» Supplied text
################
School lunches get a makeover

(Family Features) As schools are hard at work revamping lunch menus in line with the U.S. Department of Agriculture’s (USDA) new school lunch guidelines, chocolate milk has already undergone a makeover that schools, parents and kids can all feel good about.

Dr. Keith Ayoob, RD, a nationally-recognized child nutrition expert, highlights the biggest changes under the new guidelines:

More colorful fruits and vegetables. Both fruits and vegetables must be served every day of the week, and there is now a weekly requirement for specific colors of vegetables. Previously schools only had to offer either fruits or vegetables.
Whole grains will be required. While encouraged in the past, schools now must offer whole-grain rich foods. Schools are really looking at how to ensure foods are nutritious, but also appealing to kids. It’s a challenge, but one that schools across the nation are focused on.

Schools are paying attention to portions. Calorie limits will be enforced based on the age of children being served to ensure proper portion size. New menus will be increasingly focused on reducing saturated fat, trans fats and sodium.
Nutrient-rich milk is emphasized. Along with low-fat and fat free white milk, now all the chocolate milk served for school lunch will be fat free.

While the school lunch menu has only recently changed, school chocolate milk has been undergoing changes for the past five years. The nation’s milk processors have been hard at work to lower the calories and sugar in school flavored milk, while continuing to deliver a nutritious and delicious drink kids love. School flavored milk now has 38 percent less added sugar than just five years ago and on average, just 31 calories more than white milk. The majority have fewer than 150 calories per serving.
Flavored milk is the most popular choice in school lunch rooms, and kids drink less milk and get fewer nutrients when it’s taken away. Whether flavored or white, milk has 9 essential nutrients, including calcium, vitamin D and potassium, which are all “nutrients of concern” that most kids fail to get enough of. Many kids are falling short of the recommended milk each day, and when they skip milk at lunch, they’re not likely to make up for it the rest of their day.

Dr. Ayoob has some tips to help parents and kids make the most of school lunches:
It’s equally important that school meals are appealing, as they are nutritious. Along with good nutrition, food choices need to be practical, so they don’t end up in the trash. Many children are overfed but undernourished, so focusing on our kids’ nutrient intake is essential now more than ever. Studies show flavored milk contributes just 3 percent of added sugars to kids’ diets, compared to sodas and fruit drinks, which account for close to half of the added sugar and deliver much less, if any, nutritional value.

Help kids learn healthy choices. Research has found that if you offer kids carrots and celery, they’ll eat more carrots than if you just provide carrots alone. Offering nutritious choices in schools helps kids learn food and nutrition lessons and research suggests the ability to choose between two or more options helps boost kids’ overall intake of nutritious foods.
################
» Dataset excerpts
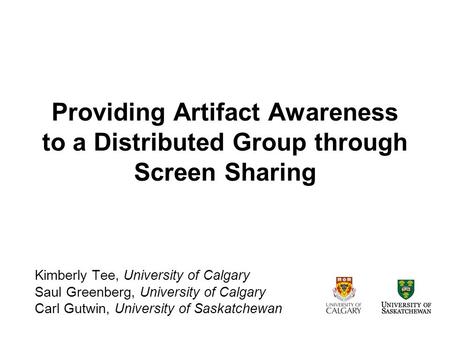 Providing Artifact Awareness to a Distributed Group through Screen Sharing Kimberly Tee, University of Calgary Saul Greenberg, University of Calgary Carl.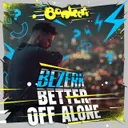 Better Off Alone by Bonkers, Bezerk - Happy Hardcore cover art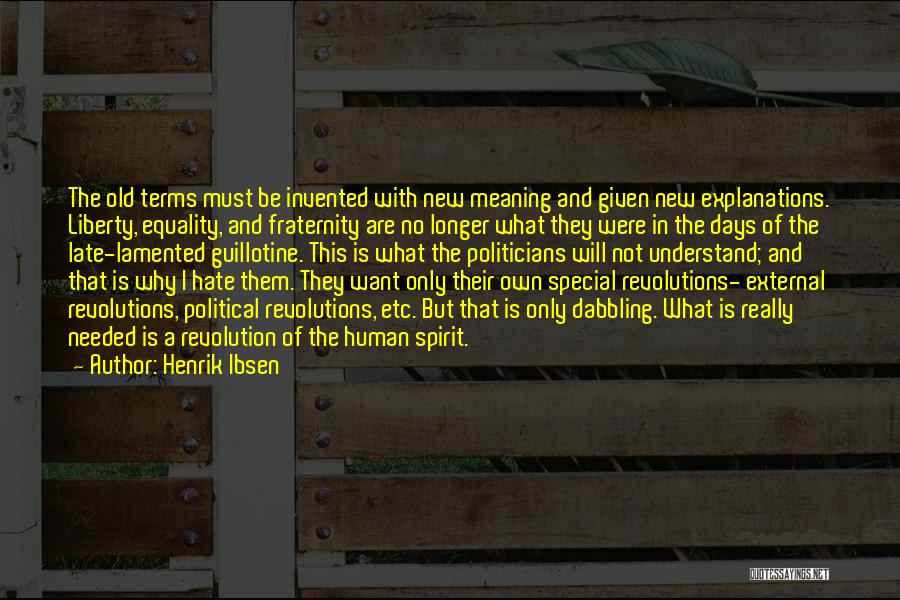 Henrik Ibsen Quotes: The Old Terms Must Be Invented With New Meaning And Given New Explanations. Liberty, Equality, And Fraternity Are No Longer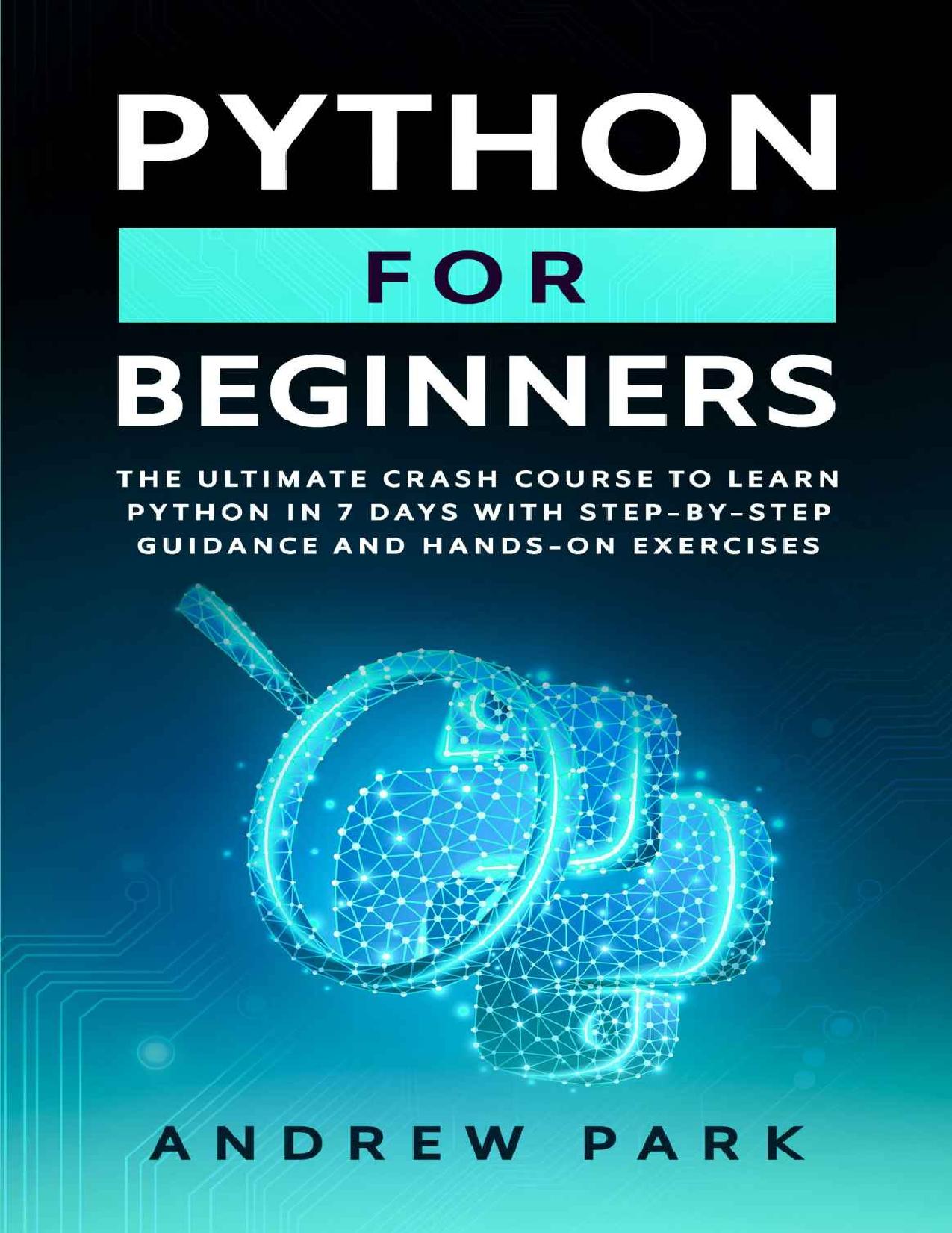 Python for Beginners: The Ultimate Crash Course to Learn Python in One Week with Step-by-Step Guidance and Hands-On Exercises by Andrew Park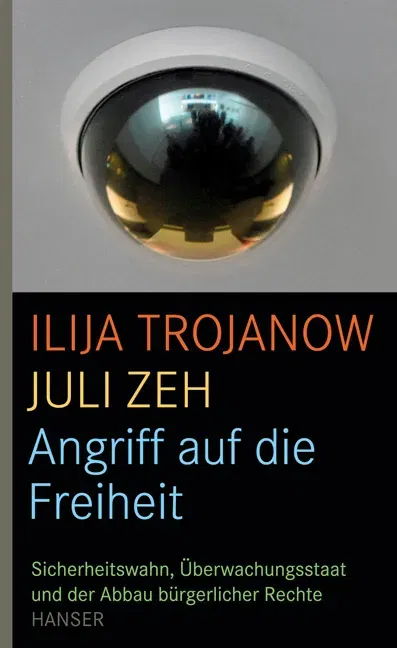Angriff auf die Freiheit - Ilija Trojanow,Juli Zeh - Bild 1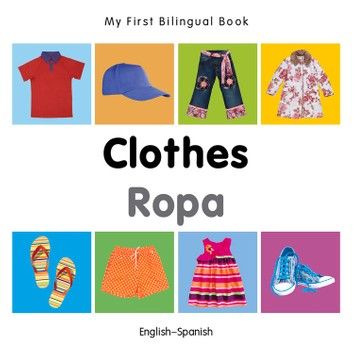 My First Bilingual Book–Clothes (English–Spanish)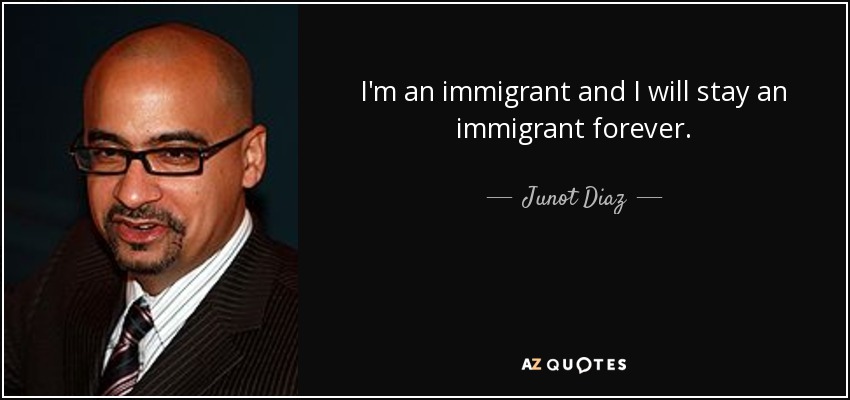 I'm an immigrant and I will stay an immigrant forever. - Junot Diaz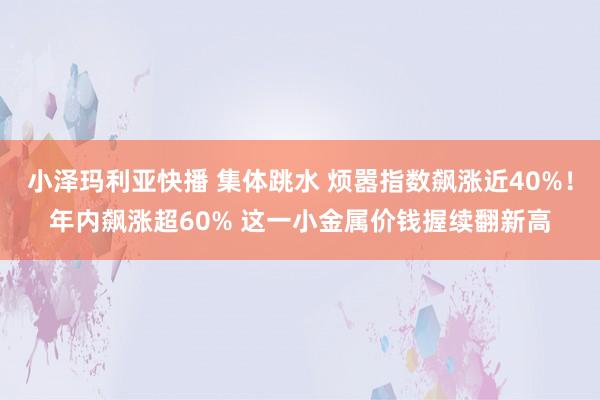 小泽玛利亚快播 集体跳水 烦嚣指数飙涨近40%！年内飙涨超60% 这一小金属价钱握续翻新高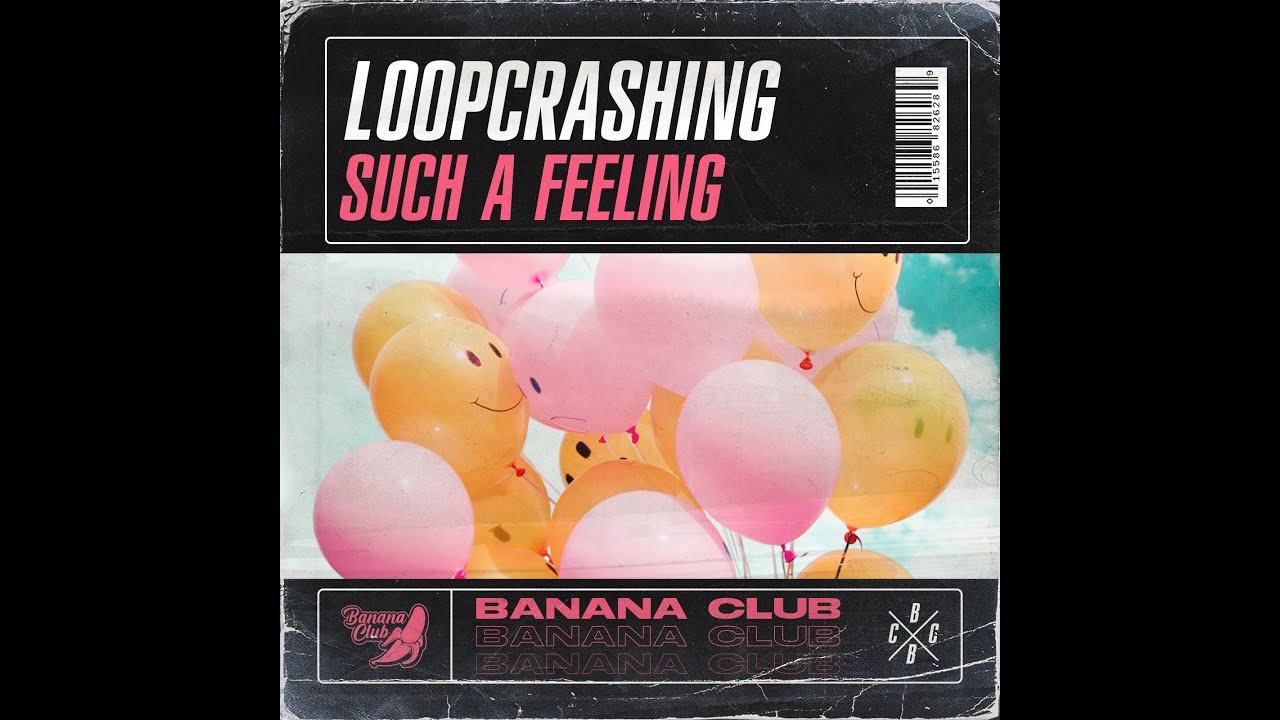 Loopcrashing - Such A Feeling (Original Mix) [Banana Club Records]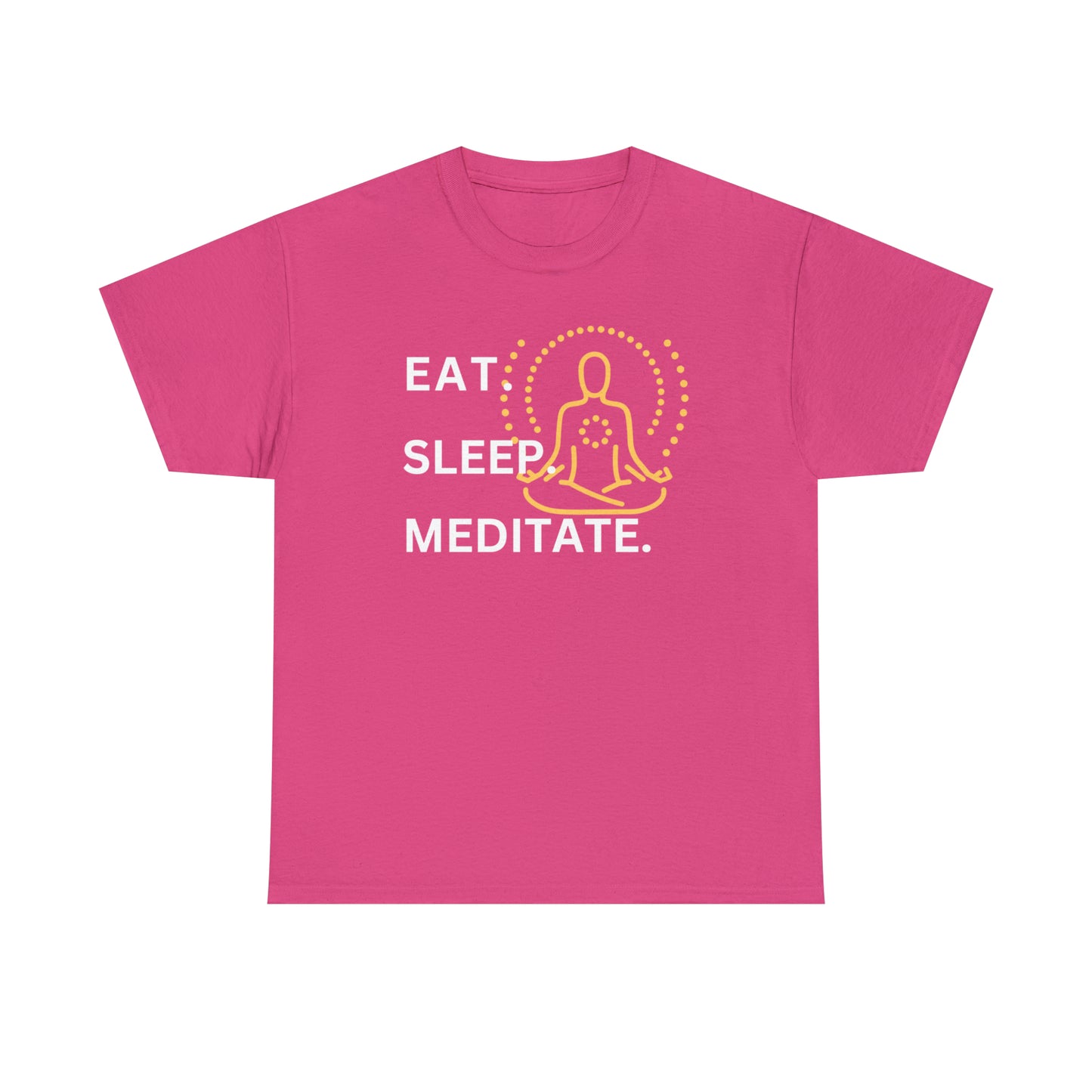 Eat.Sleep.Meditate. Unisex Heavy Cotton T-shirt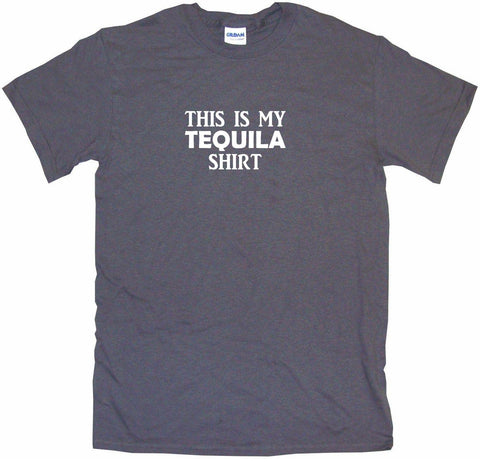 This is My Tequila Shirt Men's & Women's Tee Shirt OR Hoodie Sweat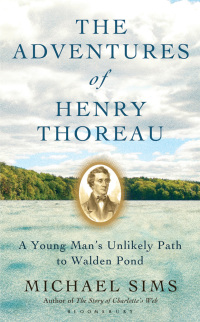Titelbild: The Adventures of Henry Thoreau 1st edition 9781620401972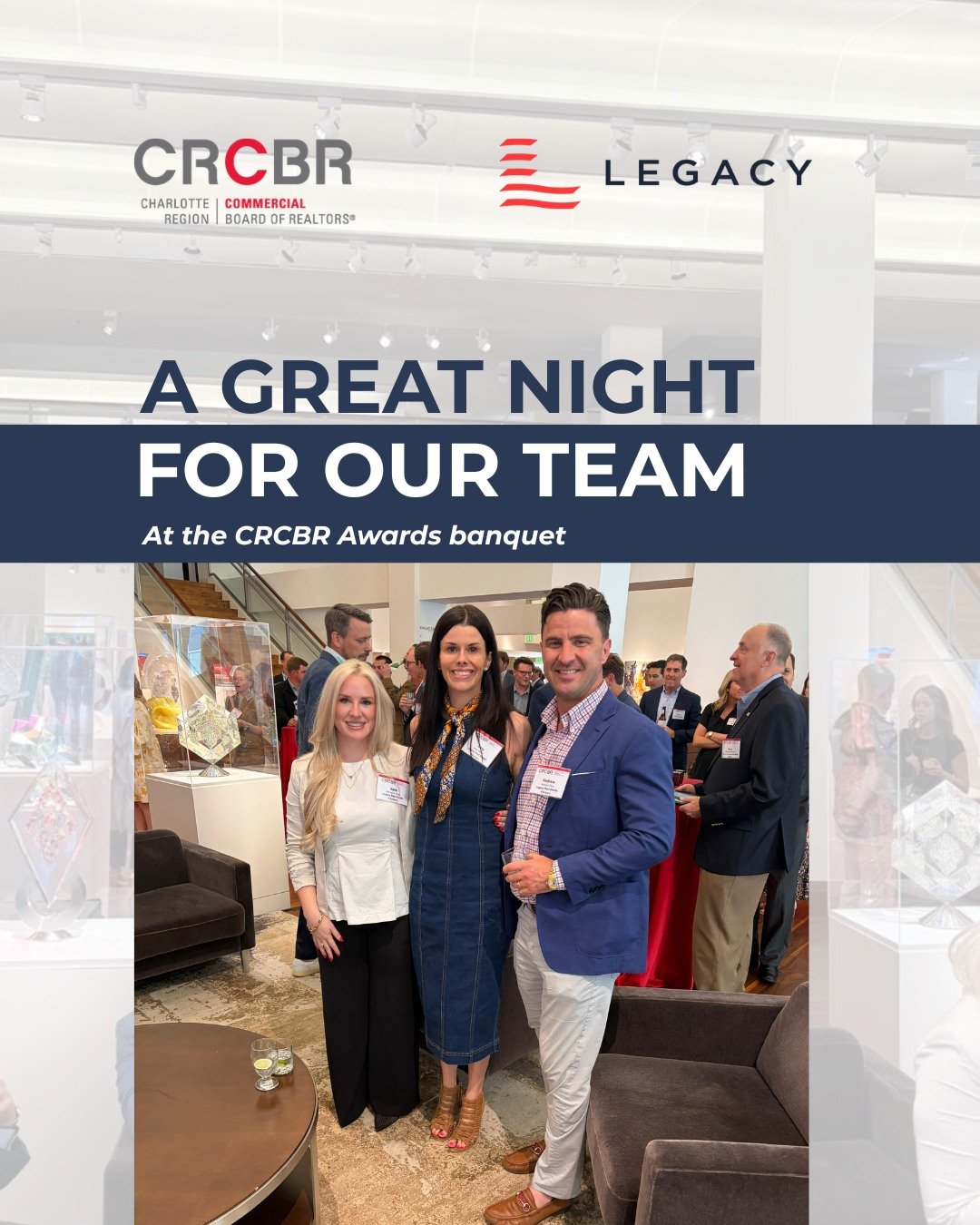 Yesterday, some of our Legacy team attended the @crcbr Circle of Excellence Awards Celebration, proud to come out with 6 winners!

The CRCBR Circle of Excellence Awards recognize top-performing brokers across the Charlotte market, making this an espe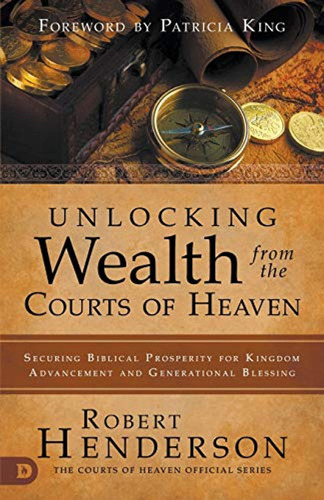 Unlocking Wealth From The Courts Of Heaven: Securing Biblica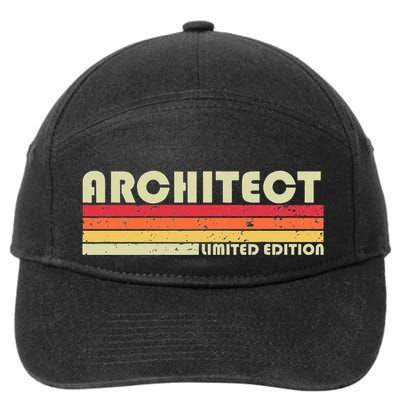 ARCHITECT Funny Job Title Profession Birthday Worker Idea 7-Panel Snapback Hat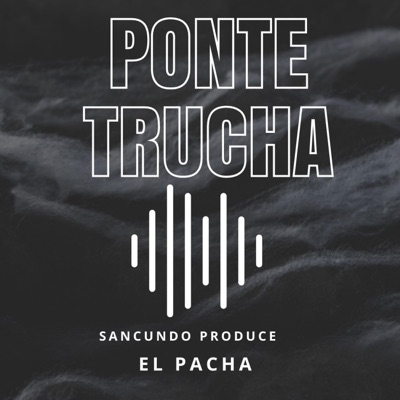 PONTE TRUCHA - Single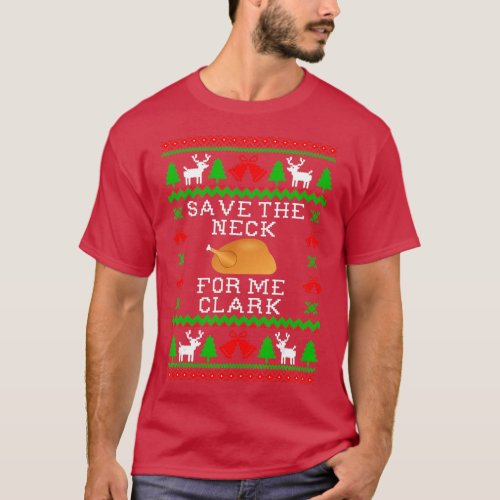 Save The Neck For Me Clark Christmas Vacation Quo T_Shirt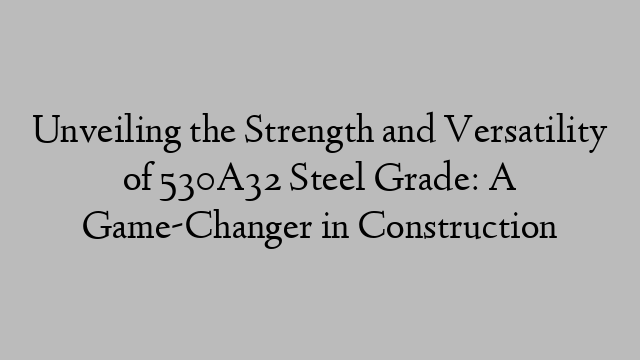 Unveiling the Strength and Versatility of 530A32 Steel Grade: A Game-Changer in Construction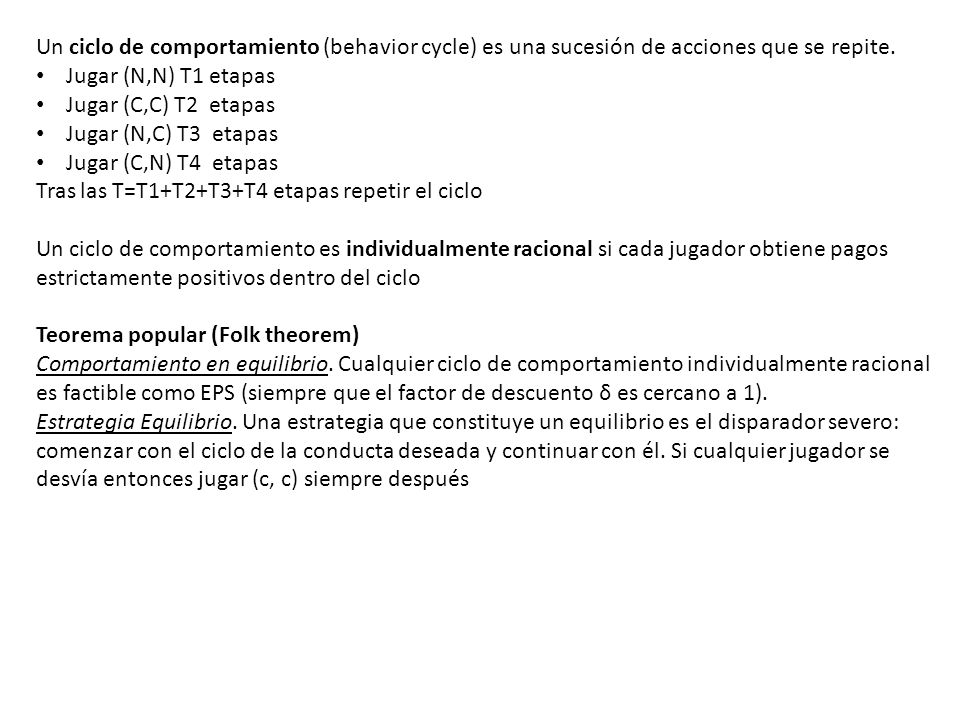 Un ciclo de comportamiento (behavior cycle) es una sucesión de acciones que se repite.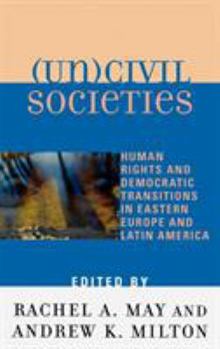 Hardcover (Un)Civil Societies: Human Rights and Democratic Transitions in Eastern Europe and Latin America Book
################
» Problem to work on
Answer these from the school lunch article:
(a) By what percentage has added sugar in school flavored milk dropped compared with five years ago?
(b) Before the new guidelines, what did schools have to offer in place of both fruits and vegetables?
(c) What share of the added sugars in kids' diets do studies say flavored milk contributes?
The lines have no connection to the school lunch article.

» Answer box
(a) 38 percent
(b) Either fruits or vegetables
(c) 3 percent